» **REQUIRED ACTION**
After finding the line with "United States, site archbold_FL-30." in the data below, set down exactly each line through the one with "common name: domestic cow", inclusive, and stop there.

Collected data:
══════════

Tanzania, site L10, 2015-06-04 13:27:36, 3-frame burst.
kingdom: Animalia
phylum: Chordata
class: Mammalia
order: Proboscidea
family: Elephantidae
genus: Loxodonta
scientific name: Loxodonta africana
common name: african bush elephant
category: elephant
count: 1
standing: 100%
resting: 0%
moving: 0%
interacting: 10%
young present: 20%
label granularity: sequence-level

══════════

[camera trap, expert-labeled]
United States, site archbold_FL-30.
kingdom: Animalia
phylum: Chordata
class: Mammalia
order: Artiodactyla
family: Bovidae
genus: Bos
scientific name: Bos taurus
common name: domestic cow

══════════

» **RESULT OF THIS TASK**
United States, site archbold_FL-30.
kingdom: Animalia
phylum: Chordata
class: Mammalia
order: Artiodactyla
family: Bovidae
genus: Bos
scientific name: Bos taurus
common name: domestic cow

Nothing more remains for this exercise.